## Task requirements:
From the text on the ideal operational amplifier, write out word for word the stretch that starts at the words "won't be affected" and stops after the words "load being driven.".

## Text to read:
In order to introduce operational amplifier circuitry, we will use an ideal model of the operational
amplifier to simplify the mathematics involved in deriving gain expressions, etc., for the circuits
presented. With this understanding as a basis, it will be convenient to describe the properties of
the real devices themselves in later sections, and finally to investigate circuits utilizing practical
operational amplifiers.
To begin the presentation of operational amplifier circuitry, then, it is necessary first of all to
define the properties of a mythical "perfect" operational amplifier. The model of an ideal
operational amplifier is shown in figure 9.

Figure 9. Equivalent Circuit of the Ideal Operational Amplifier

Defining the Ideal Operational Amplifier

  •  Gain: The primary function of an amplifier is to amplify, so the more gain the better. It can

always be reduced with external circuitry, so we assume gain to be infinite.

  • Input Impedance: Input impedance is assumed to be infinite. This is so the driving source

won't be affected by power being drawn by the ideal operational amplifier.

  • Output Impedance: The output impedance of the ideal operational amplifier is assumed to

be zero. It then can supply as much current as necessary to the load being driven.

## Collected material:
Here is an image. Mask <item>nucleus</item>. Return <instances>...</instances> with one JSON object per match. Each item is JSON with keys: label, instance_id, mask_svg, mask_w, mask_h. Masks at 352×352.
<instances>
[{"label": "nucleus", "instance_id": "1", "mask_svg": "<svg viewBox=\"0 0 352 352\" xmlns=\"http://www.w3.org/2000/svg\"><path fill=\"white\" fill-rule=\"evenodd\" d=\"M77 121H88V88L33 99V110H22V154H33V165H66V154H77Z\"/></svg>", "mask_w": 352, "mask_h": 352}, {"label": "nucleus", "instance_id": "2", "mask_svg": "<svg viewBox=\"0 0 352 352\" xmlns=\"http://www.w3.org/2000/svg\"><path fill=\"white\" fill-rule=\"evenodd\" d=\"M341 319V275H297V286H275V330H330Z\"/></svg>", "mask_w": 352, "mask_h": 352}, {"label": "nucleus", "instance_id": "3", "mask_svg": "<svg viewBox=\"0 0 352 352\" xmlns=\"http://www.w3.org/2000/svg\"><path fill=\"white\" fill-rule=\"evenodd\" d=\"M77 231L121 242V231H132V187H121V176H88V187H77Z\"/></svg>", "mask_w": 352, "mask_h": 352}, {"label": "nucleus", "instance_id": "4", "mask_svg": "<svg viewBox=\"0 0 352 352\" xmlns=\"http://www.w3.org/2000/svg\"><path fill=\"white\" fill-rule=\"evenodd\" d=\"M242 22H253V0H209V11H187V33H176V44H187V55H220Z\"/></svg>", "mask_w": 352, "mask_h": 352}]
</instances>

## Answer for this exercise:
won't be affected by power being drawn by the ideal operational amplifier.

  • Output Impedance: The output impedance of the ideal operational amplifier is assumed to

be zero. It then can supply as much current as necessary to the load being driven.